• PROBLEMS AND TASKS
1. In the Dark Knight review, reproduce everything from "While Nolan’s second" down to "fray the nerves.", switching "thrilling" to "gripping".
2. Answer these from the Dark Knight review:
(a) Which actor plays Bruce Wayne?
(b) Which 2005 film does the review call more cohesive than The Dark Knight?
(c) Who plays Lieutenant Gordon?
**** DOCUMENT SECTION ****
That, of course, is billionaire playboy Bruce Wayne (Christian Bale), who snoozes through board meetings by day and patrols Gotham in his new-and-improved Batsuit by night. Once again, Bale brings scant humor to the Caped Crusader – he’s the strong, silent type, increasingly dour as the Joker litters his rotting metropolis with incinerated corpses – but Bale’s performance is perfectly suited to the aggressively grim tone of Christopher Nolan’s comic-book epic, and stands in deliberate counterpoint to Ledger’s macabre clownishness.

While Nolan’s second take on the Bat-franchise is less cohesive than 2005’s Batman Begins, which told a simpler story with fewer loose ends, The Dark Knight is the more thrilling and unsettling of the two. From the start, it drags us down to the fiery pits of Gotham’s anarchic hell and never lets us up for air; it is a bruising, unrelenting slice of sensory overload, a captivating spectacle as likely to dazzle the eyes as fray the nerves.

That’s a good thing, especially for those who see the film on the towering IMAX screens for which it is intended. Though Nolan is guilty of sloppy editing in spots – some sequences taper off before reaching any sort of resolution, while others are so breathlessly paced they’re difficult to follow – The Dark Knight is never less than exhilarating, a breakneck roller-coaster ride with brains and heart to match its taste for brutal theater.

It’s also a film, with its teeming cast (Gary Oldman, as the quietly dignified Lieutenant Gordon, is just as effective as Bale and Ledger) and dense, labyrinthine subplots, that begs to be seen more than once.

How does it stack up in this summer of the superhero? It is as invigorating an adrenaline rush as any comic-book fantasy could be, and a far more serious entertainment than anyone might expect. Beneath its dazzling surface, The Dark Knight is a big, brooding meditation on the moral conflict that rages even in the noblest soul, whether the put-upon D.A.’s, whose spirit is broken by the violence around him, or Batman’s, whose dark psyche is every bit as tortured as his malicious arch-enemy’s.
**** ROWS ****
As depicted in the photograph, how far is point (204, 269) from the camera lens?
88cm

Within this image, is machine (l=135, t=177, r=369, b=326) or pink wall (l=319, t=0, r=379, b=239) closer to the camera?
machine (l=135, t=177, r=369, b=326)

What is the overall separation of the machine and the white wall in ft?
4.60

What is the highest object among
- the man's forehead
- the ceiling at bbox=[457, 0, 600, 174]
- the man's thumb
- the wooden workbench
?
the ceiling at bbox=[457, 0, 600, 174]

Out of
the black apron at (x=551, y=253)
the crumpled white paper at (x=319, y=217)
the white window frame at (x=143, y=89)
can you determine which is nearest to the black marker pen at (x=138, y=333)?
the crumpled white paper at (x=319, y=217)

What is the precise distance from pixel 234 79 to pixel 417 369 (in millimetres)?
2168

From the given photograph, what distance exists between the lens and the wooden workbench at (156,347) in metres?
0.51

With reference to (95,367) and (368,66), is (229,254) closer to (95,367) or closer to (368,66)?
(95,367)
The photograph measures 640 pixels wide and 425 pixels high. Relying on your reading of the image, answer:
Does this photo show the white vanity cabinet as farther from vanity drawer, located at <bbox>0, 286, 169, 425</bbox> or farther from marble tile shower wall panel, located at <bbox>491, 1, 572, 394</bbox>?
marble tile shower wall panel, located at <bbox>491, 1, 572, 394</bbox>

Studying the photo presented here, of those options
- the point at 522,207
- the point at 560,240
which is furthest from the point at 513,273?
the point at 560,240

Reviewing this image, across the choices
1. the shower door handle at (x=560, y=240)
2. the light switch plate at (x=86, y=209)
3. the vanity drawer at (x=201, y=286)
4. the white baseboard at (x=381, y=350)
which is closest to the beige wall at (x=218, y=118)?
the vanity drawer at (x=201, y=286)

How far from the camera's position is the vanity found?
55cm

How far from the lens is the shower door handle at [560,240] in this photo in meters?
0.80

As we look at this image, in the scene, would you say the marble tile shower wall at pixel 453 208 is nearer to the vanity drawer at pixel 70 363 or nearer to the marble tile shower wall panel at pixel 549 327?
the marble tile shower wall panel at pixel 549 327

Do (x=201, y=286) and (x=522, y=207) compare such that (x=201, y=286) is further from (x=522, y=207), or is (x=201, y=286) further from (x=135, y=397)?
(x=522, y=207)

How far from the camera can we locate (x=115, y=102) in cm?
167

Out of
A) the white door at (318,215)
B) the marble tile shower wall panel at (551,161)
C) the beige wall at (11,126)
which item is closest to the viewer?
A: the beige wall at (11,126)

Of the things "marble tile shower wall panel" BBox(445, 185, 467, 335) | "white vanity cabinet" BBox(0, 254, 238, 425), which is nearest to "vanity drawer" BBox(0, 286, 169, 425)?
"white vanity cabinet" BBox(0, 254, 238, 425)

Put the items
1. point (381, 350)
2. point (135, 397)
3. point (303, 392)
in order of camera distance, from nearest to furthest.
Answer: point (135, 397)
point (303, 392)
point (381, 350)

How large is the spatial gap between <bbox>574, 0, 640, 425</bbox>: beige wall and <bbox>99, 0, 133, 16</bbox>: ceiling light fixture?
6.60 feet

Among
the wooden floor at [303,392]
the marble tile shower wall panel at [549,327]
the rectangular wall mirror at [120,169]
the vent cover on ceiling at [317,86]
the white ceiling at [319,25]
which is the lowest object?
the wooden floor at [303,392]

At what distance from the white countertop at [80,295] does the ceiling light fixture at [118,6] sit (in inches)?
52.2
****
• THE REPLIES
1.
While Nolan’s second take on the Bat-franchise is less cohesive than 2005’s Batman Begins, which told a simpler story with fewer loose ends, The Dark Knight is the more gripping and unsettling of the two. From the start, it drags us down to the fiery pits of Gotham’s anarchic hell and never lets us up for air; it is a bruising, unrelenting slice of sensory overload, a captivating spectacle as likely to dazzle the eyes as fray the nerves.

2.
(a) Christian Bale
(b) Batman Begins
(c) Gary Oldman